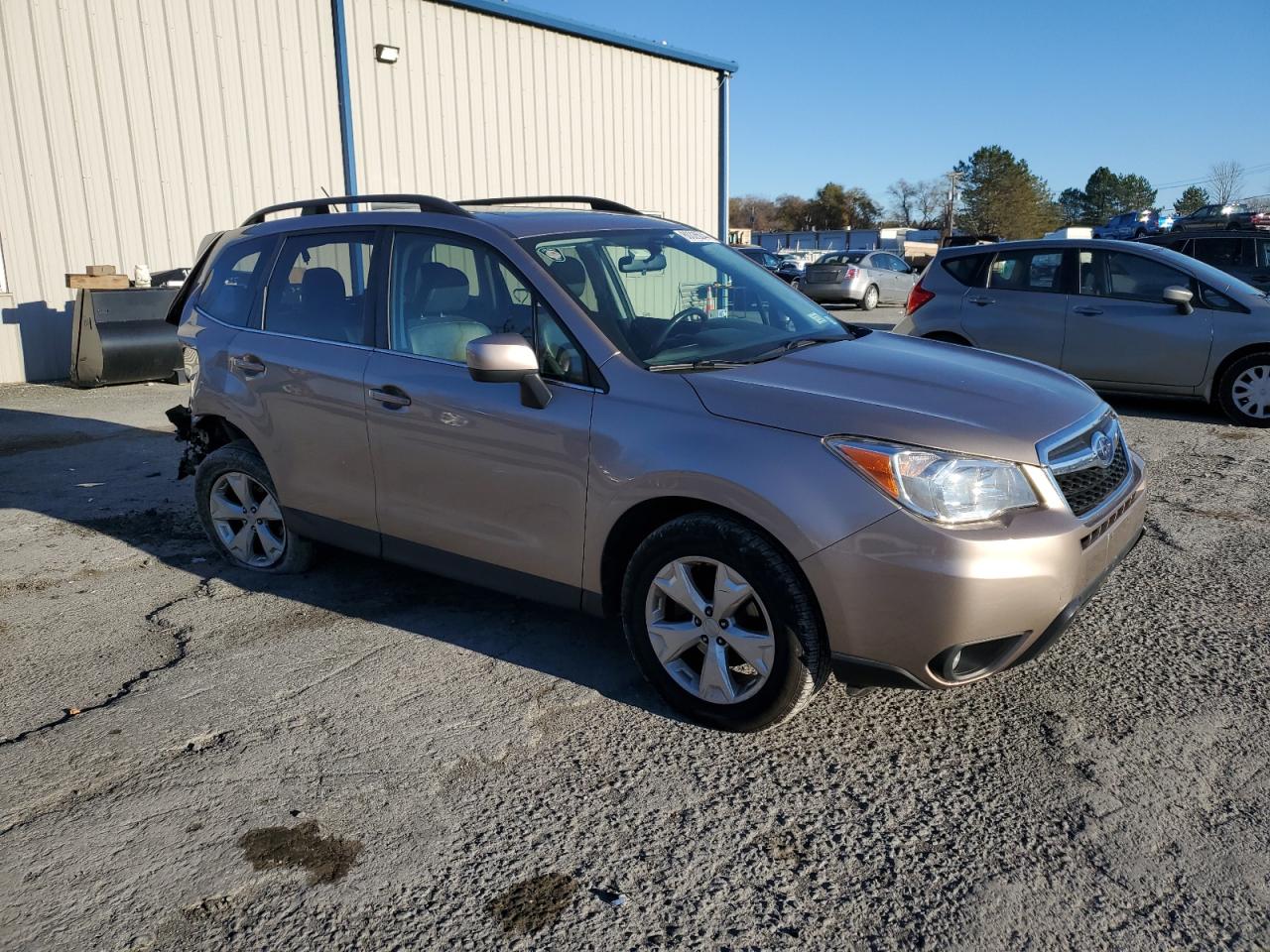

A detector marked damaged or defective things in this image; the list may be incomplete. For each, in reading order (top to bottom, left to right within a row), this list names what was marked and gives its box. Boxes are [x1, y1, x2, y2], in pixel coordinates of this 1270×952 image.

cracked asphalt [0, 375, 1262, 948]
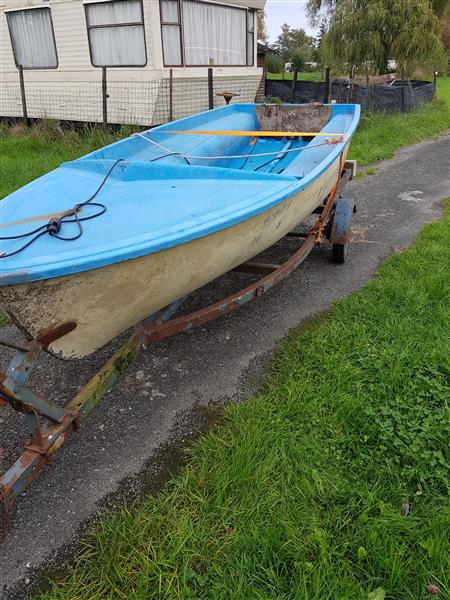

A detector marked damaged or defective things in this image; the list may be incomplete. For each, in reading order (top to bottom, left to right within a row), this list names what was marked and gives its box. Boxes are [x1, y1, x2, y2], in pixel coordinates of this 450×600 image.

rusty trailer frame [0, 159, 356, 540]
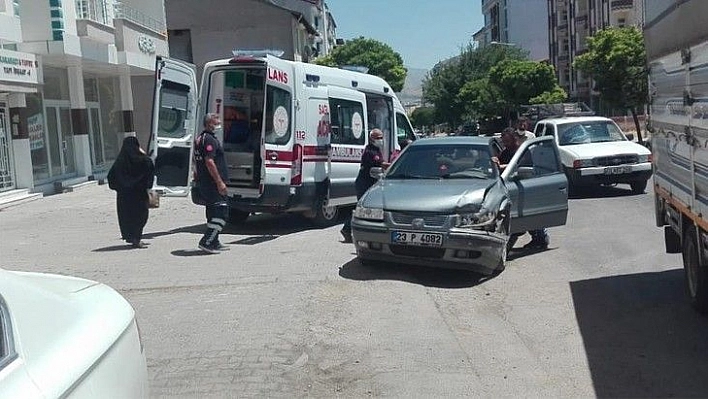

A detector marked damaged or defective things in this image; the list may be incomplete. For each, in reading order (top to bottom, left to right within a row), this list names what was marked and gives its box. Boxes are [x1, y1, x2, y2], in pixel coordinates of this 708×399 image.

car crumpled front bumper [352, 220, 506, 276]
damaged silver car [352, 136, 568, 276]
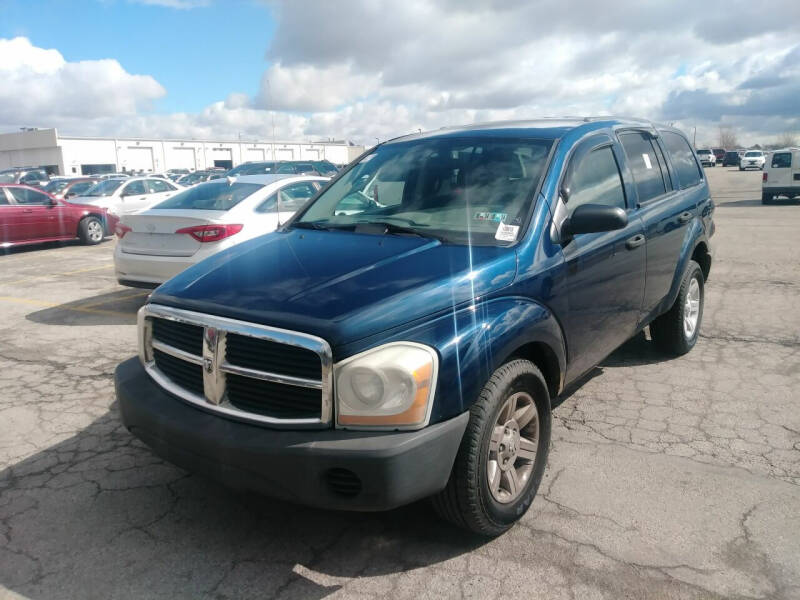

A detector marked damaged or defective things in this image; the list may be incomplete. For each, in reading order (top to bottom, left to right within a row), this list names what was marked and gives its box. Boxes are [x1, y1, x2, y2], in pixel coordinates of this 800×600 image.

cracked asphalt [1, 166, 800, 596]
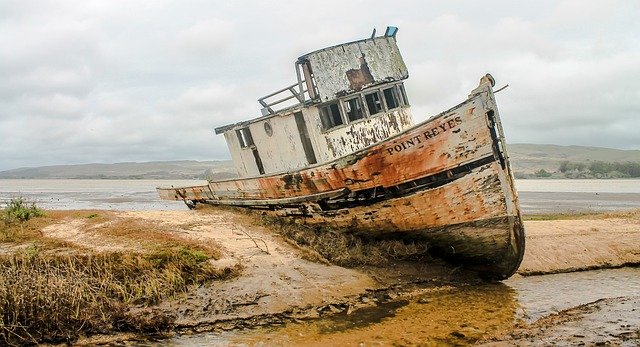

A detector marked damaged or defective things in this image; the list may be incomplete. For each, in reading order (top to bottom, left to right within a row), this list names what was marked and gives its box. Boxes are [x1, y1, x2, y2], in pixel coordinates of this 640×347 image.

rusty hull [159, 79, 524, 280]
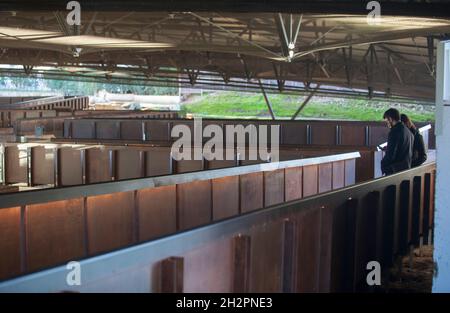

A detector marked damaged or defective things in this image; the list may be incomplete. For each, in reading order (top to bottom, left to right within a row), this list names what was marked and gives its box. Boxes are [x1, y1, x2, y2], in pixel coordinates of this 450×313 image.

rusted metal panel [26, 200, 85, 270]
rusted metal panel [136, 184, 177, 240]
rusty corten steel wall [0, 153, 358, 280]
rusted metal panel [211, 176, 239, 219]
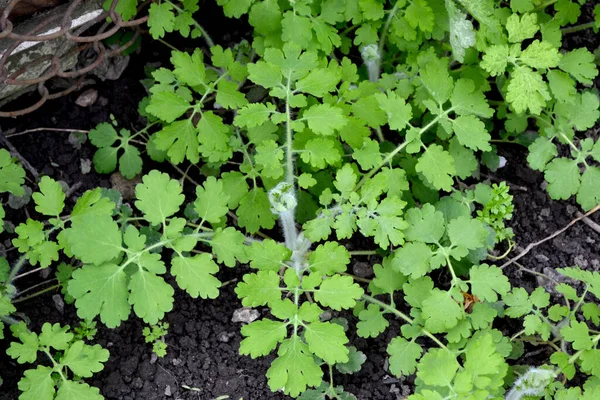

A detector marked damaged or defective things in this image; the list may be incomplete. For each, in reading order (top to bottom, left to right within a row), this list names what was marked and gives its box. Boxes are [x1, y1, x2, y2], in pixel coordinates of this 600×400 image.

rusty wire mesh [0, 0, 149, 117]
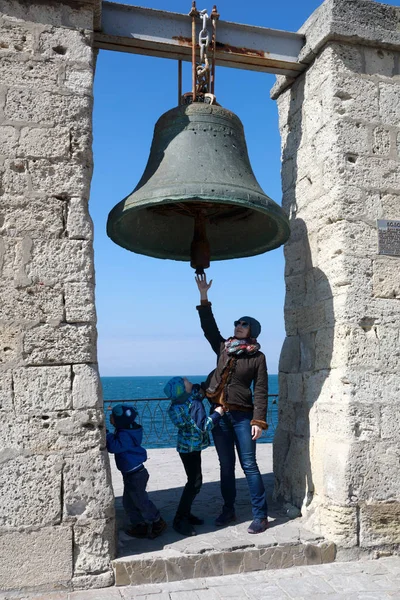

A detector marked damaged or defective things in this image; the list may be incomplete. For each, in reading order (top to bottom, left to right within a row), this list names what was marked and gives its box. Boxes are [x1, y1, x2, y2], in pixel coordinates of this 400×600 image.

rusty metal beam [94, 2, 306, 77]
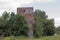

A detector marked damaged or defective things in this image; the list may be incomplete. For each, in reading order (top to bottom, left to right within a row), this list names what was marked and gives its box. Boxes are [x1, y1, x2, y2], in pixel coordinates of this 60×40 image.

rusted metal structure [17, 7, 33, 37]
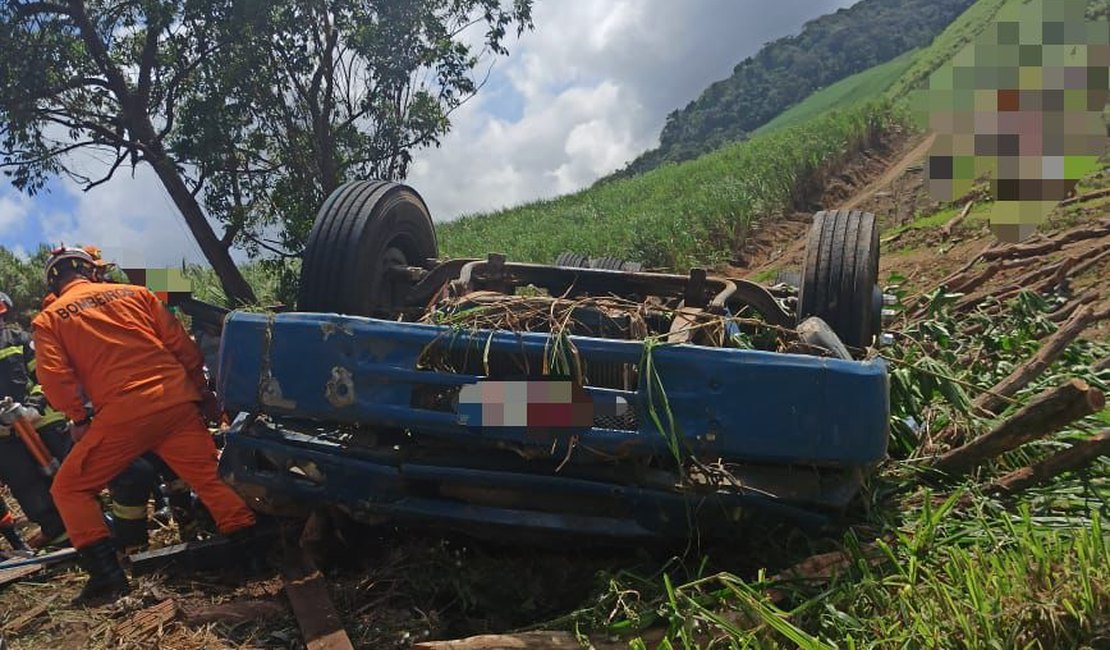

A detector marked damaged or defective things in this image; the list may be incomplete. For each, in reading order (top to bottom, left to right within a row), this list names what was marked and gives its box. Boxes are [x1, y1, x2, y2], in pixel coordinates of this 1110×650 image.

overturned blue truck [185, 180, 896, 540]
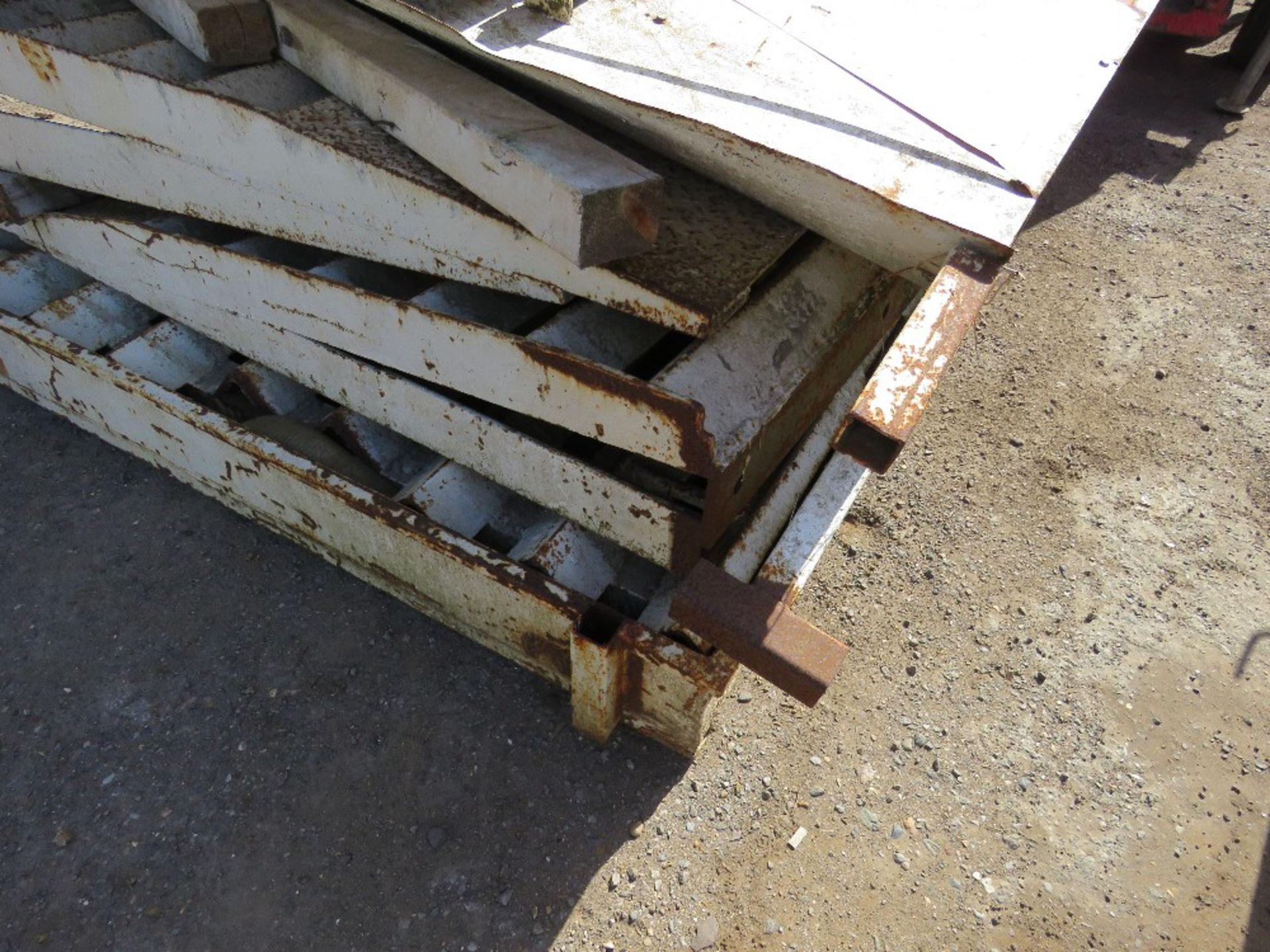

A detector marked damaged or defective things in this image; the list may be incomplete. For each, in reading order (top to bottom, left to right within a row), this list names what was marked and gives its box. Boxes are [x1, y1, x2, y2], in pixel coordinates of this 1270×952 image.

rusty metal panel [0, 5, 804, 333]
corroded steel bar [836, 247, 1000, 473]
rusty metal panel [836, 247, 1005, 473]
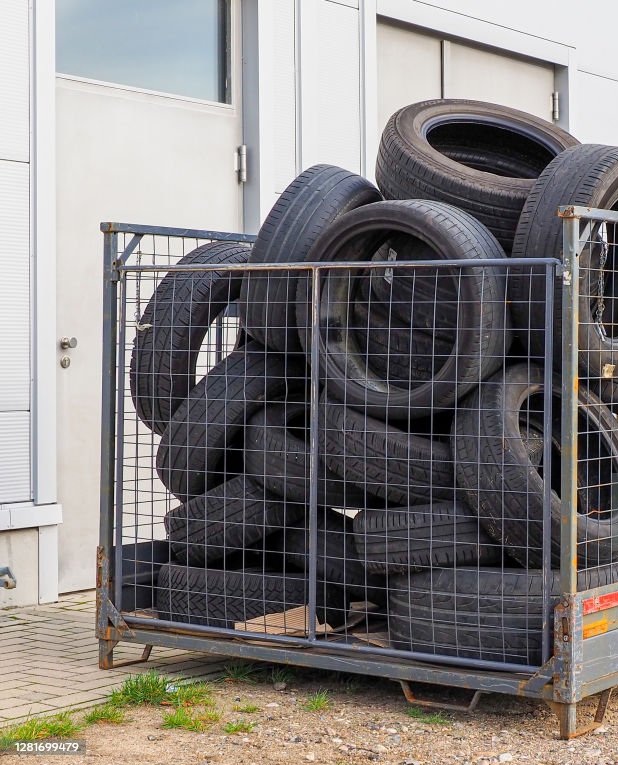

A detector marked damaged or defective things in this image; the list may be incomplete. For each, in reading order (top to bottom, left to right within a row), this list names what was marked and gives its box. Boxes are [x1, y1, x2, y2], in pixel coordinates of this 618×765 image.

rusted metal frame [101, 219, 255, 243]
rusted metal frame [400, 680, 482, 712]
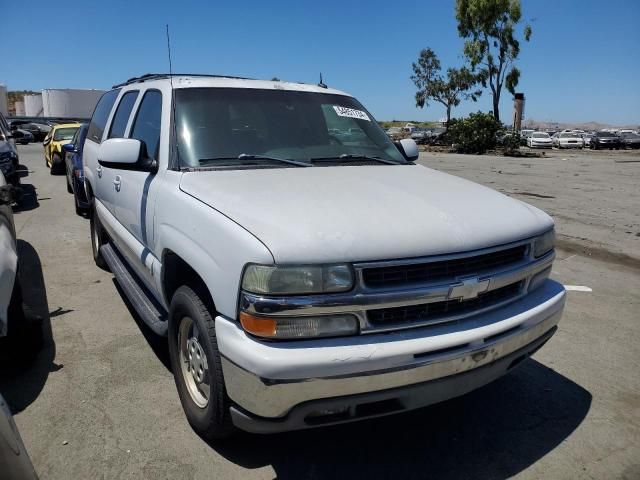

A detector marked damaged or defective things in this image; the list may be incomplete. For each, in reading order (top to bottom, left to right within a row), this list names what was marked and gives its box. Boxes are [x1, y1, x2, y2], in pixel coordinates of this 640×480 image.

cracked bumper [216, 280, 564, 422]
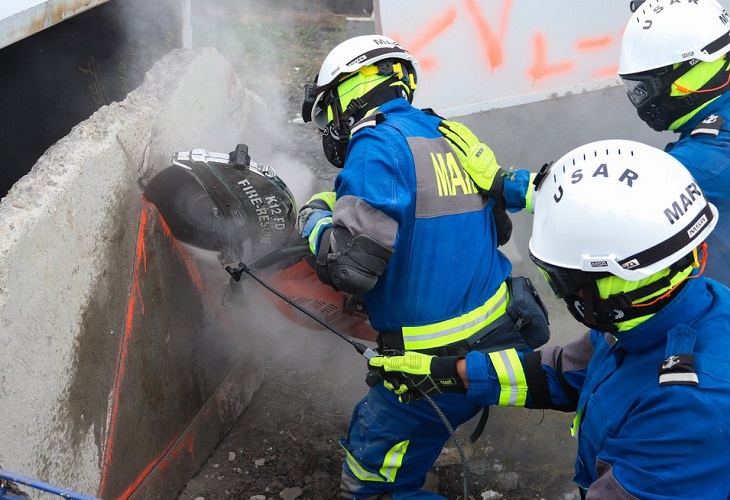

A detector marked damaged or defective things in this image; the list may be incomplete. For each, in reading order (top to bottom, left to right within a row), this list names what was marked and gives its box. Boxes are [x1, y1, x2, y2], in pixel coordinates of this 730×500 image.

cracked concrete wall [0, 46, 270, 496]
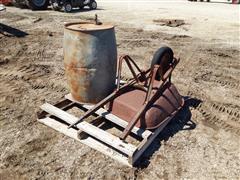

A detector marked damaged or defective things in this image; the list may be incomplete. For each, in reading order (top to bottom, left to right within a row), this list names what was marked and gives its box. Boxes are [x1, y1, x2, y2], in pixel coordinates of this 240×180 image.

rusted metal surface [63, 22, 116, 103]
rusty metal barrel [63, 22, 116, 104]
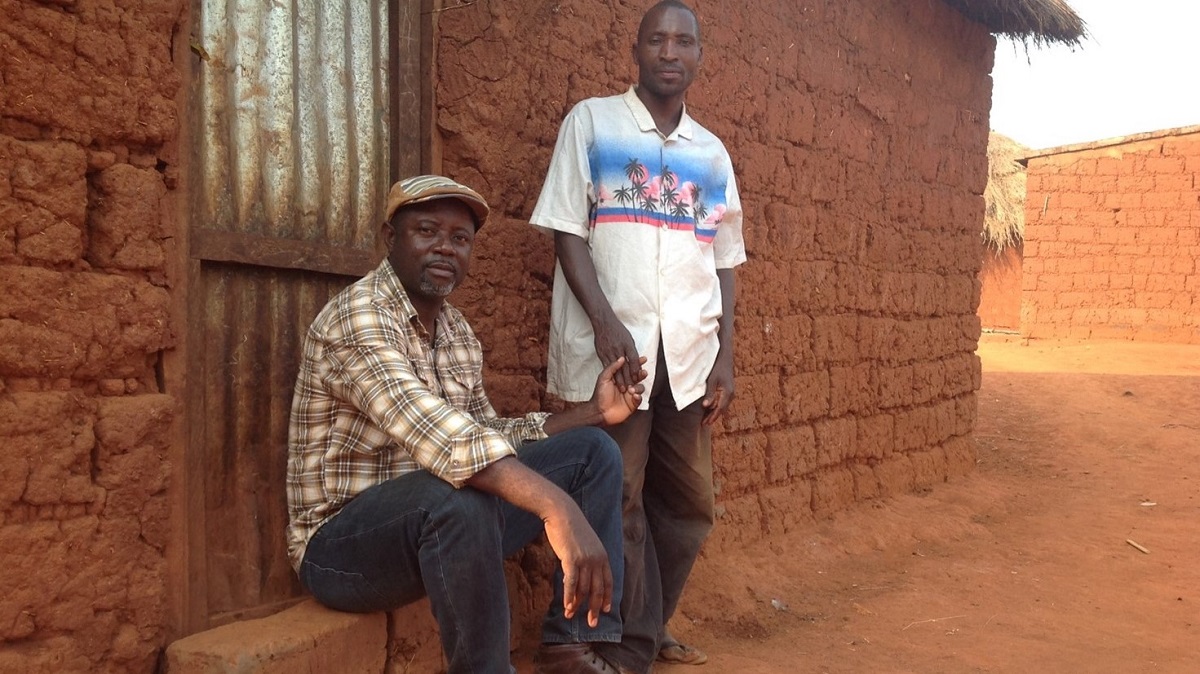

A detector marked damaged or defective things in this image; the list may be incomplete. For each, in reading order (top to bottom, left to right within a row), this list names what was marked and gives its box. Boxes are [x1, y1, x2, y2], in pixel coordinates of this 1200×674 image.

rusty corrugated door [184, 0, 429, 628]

▶ WHAT NEEDS TO BE DONE:
Repeat the whole listing above word for word, but keep any picture out of it.

▶ YOUR RESPONSE:
A detector marked damaged or defective things in this image; the list may be incomplete. For each, in reading order (top to bottom, left to right within a row), this list names what was marked and gives its box. Boxes are [x1, y1, x2, y2], in pixel coordinates of this 1270×952 image.

cracked asphalt [0, 375, 1262, 948]

A detector marked damaged or defective things in this image; the list may be incomplete. For each, in reading order (top to bottom, left to right within a row), this list names what was marked and gives its box. Boxes are [x1, y1, x2, y2], in pixel coordinates of this 450×600 image.

rusty trailer frame [0, 159, 356, 540]

A detector marked damaged or defective things in this image; the list may be incomplete. For each, in reading order (top to bottom, left to right within a row), this list names what was marked and gives its box. Boxes are [x1, y1, x2, y2], in pixel coordinates of this 708×399 image.

car crumpled front bumper [352, 220, 506, 276]
damaged silver car [352, 136, 568, 276]

A detector marked damaged or defective things in this image; the list may be incomplete. For each, in reading order (top to bottom, left to right within a row), this list names what was marked and gives its box. Boxes are [x1, y1, x2, y2], in pixel coordinates of this 800×600 image.

cracked asphalt [1, 166, 800, 596]

A detector marked damaged or defective things in this image; the list may be incomplete. For each, in reading order (top to bottom, left to right within a row), this list names what was marked and gives its box. Boxes are [x1, y1, x2, y2], in pixel coordinates of this 640×347 image.

rusty hull [159, 79, 524, 280]

A detector marked damaged or defective things in this image; the list may be incomplete. For each, in reading order (top to bottom, left to right within a row), this list names what was marked and gives its box. Boxes are [x1, y1, x2, y2], in pixel coordinates of this 450×313 image.

rusted metal panel [26, 200, 85, 270]
rusted metal panel [136, 184, 177, 240]
rusty corten steel wall [0, 153, 358, 280]
rusted metal panel [211, 176, 239, 219]

A detector marked damaged or defective things in this image; the list may be incomplete. For each, in reading order (top to bottom, left to right within a row), this list names what was marked and gives its box. Boxes are [x1, y1, x2, y2], in pixel coordinates of this 600×400 image.

rusty wire mesh [0, 0, 149, 117]

A detector marked damaged or defective things in this image; the list may be incomplete. For each, in reading order (top to bottom, left to right within a row), this list names what was marked and gives its box. Boxes are [x1, y1, x2, y2], in pixel coordinates of this 400×600 image.

rusty metal beam [94, 2, 306, 77]

A detector marked damaged or defective things in this image; the list may be incomplete. For each, in reading order (top to bottom, left to right within a row), this list names what was marked and gives its box. Boxes are [x1, y1, x2, y2], in pixel coordinates of this 60×40 image.

rusted metal structure [17, 7, 33, 37]

A detector marked damaged or defective things in this image; the list may be incomplete. For each, in reading order (top to bottom, left to right within a row), this list names what was marked and gives its box. Boxes are [x1, y1, x2, y2], in pixel coordinates of this 1110×650 image.

overturned blue truck [185, 180, 896, 540]

A detector marked damaged or defective things in this image; the list may be incomplete. For each, in reading order (top to bottom, left to right within a row), this list names what was marked and gives its box. Boxes are [x1, y1, x2, y2], in pixel coordinates of this 1270×952 image.

rusty metal panel [0, 5, 804, 333]
corroded steel bar [836, 247, 1000, 473]
rusty metal panel [836, 247, 1005, 473]

A detector marked damaged or defective things in this image; the list may be incomplete. For each, in reading order (top to bottom, left to right within a row), this list names what was marked and gives its box. Boxes are [x1, y1, x2, y2], in pixel coordinates of this 618×765 image.

rusted metal frame [101, 219, 255, 243]
rusted metal frame [400, 680, 482, 712]

A detector marked damaged or defective things in this image; the list may be incomplete. For each, in reading order (top to bottom, left to right within a row), this list names what was marked and gives its box. Boxes are [x1, y1, x2, y2], in pixel coordinates of this 640×480 image.

cracked bumper [216, 280, 564, 422]

A detector marked damaged or defective things in this image; the list may be incomplete. For each, in reading order (top to bottom, left to right within a row), this list names what was marked and gives its box. Boxes are [x1, y1, x2, y2], in pixel coordinates of this 730×500 image.

cracked concrete wall [0, 46, 270, 496]

A detector marked damaged or defective things in this image; the list may be incomplete. For each, in reading order (top to bottom, left to right within a row), this list names what was marked and gives its box. Boxes are [x1, y1, x2, y2], in pixel coordinates of this 240×180 image.

rusted metal surface [63, 22, 116, 103]
rusty metal barrel [63, 22, 116, 104]

A detector marked damaged or defective things in this image; the list may be incomplete. For each, in reading order (top to bottom, left to right within a row), this list names what was marked and gives its box. Boxes are [x1, y1, x2, y2], in pixel coordinates of this 1200×674 image.

rusty corrugated door [184, 0, 429, 628]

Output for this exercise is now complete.